Job item:
Please answer these questions from the Goldman Sachs newsletter below.
1. In which magazine does the full story appear, and how many pages long is it?
2. Who ran Merrill Lynch at the time described?
3. How long had Lehman Brothers been on Wall Street?

Reading text:
Tuesday, October 20, 2009

Government Sachs

Larry Levin to me

show details 7:16 AM (3 hours ago)

 

 

Larry Levin's Nightly Newsletter & Trading Signals

 

Government Sachs

 

There has been a great deal of talk in blogs and some media circles recently about Goldman Sachs. The discussions have mainly centered on a few issues; the AIG swindle and the GS role, all of the ex-executives working for the government, and more recently High-Frequency Trading (HFT).

 

I ran across this article today and decided to forward it to you all. It only mentions HFT in passing. Maybe I can find more on that at another time. The total story is 8-pages long in The New York Magazine and can be found here http://nymag.com/news/business/58094/

 

On the weekend of September 12, 2008, as the financial system shuddered and appeared to be on the verge of lurching to a halt, two Goldman Sachs men, former CEO Hank Paulson and current CEO Lloyd Blankfein, huddled with other banking heads at the Federal Reserve Bank of New York to consider how to stave off disaster. Bear Stearns was dead. Merrill Lynch, run by another former Goldman man, John Thain, was in desperate need of a savior. And now Lehman Brothers was on the brink. As secretary of the Treasury, Paulson asked the banks to come up with a private-funding solution for Lehman before it imploded from lack of cash. But all the banks had been scrambling for cash reserves or strategic mergers to buffer against a rapid freeze in lending. No one was able, or willing, to help. And Paulson, a free-market purist, had made one thing clear up front: The government would not bail out the firm. Lehman Brothers, a longtime Goldman rival, prepared to declare bankruptcy, ending its 158-year run on Wall Street.

Information given:
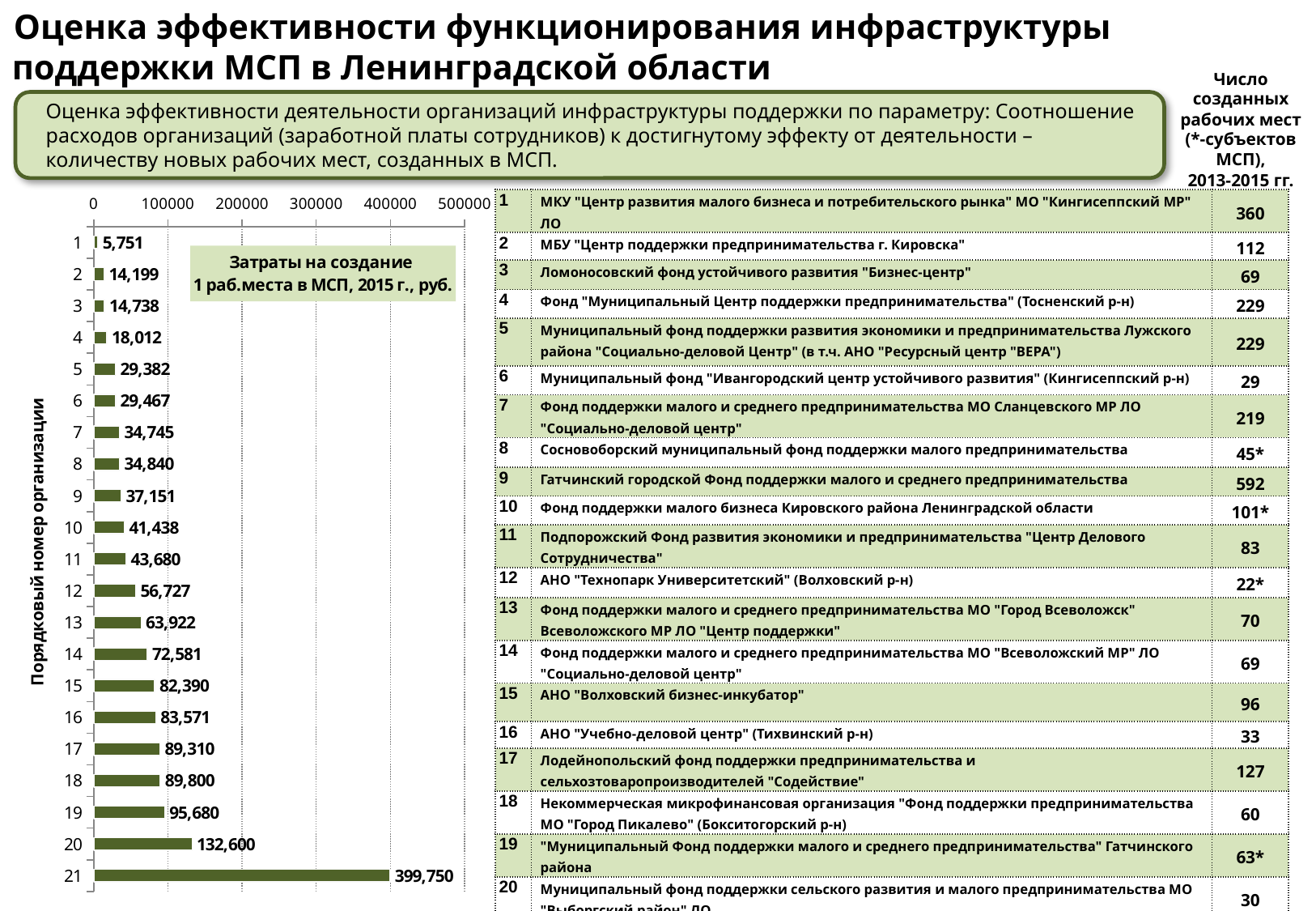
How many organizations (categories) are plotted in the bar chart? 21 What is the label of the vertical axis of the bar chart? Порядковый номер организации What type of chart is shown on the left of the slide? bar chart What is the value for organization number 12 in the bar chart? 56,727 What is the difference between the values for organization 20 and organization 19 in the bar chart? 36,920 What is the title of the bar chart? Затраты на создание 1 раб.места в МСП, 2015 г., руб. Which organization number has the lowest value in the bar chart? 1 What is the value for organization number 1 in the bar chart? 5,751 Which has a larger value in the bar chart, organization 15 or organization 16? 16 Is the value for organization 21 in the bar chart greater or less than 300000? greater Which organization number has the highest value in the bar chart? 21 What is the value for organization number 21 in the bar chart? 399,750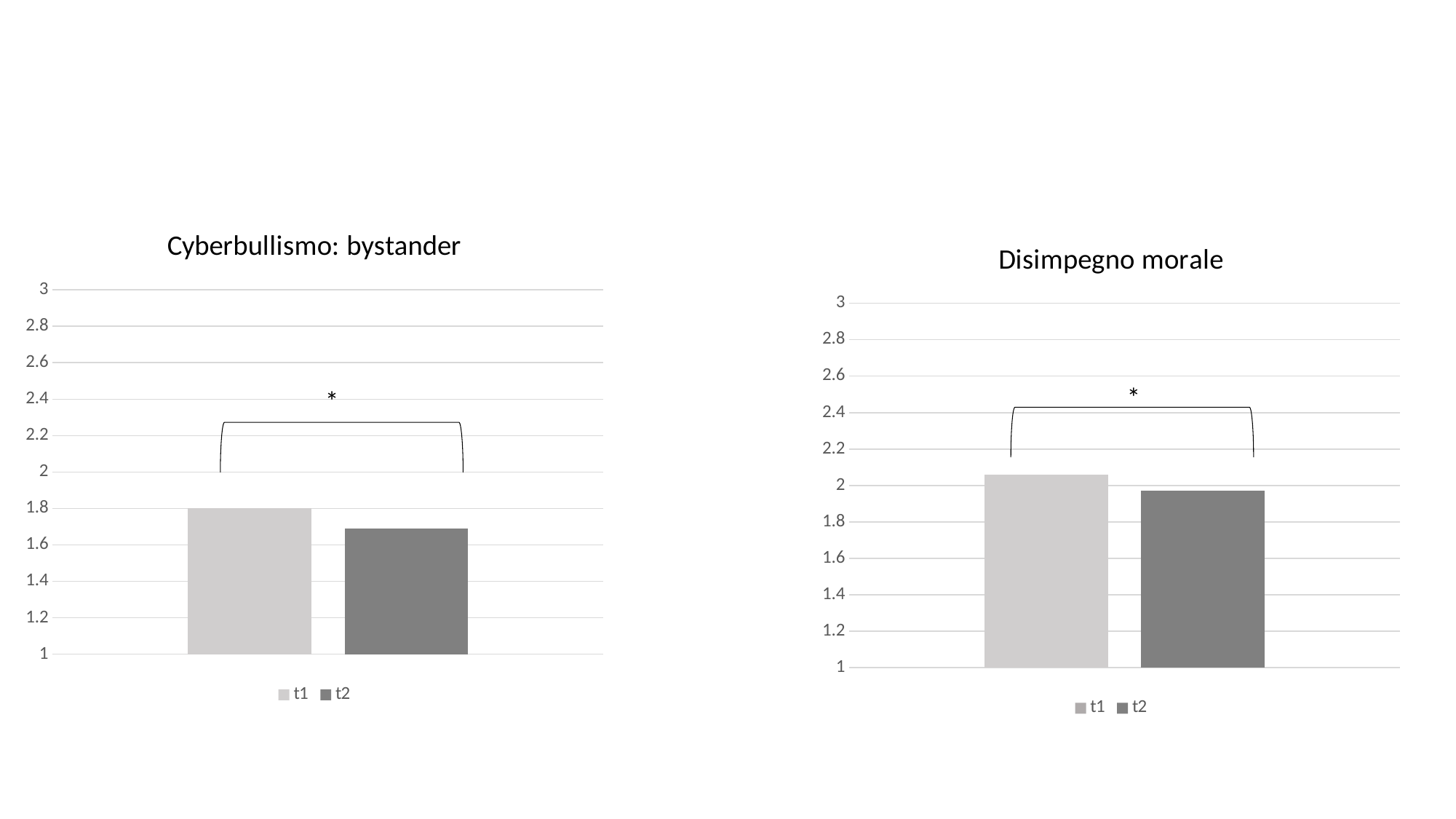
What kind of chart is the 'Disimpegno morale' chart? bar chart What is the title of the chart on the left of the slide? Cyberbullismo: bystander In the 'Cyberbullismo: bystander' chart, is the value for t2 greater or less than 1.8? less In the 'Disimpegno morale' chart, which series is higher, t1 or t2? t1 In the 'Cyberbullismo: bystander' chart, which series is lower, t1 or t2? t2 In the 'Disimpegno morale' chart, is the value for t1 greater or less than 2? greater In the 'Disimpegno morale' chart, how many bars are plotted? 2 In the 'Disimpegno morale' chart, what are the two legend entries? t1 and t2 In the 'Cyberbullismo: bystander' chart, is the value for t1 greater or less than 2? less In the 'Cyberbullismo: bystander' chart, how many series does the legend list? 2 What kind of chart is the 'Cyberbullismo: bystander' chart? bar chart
* * *
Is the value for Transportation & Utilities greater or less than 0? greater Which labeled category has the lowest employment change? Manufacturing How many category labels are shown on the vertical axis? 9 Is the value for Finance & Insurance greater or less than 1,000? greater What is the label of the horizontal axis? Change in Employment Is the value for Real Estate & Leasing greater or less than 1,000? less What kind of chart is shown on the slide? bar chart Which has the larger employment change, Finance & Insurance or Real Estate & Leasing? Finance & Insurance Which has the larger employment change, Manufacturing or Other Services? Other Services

Task result:
1. The New York Magazine; 8 pages.
2. John Thain.
3. 158 years.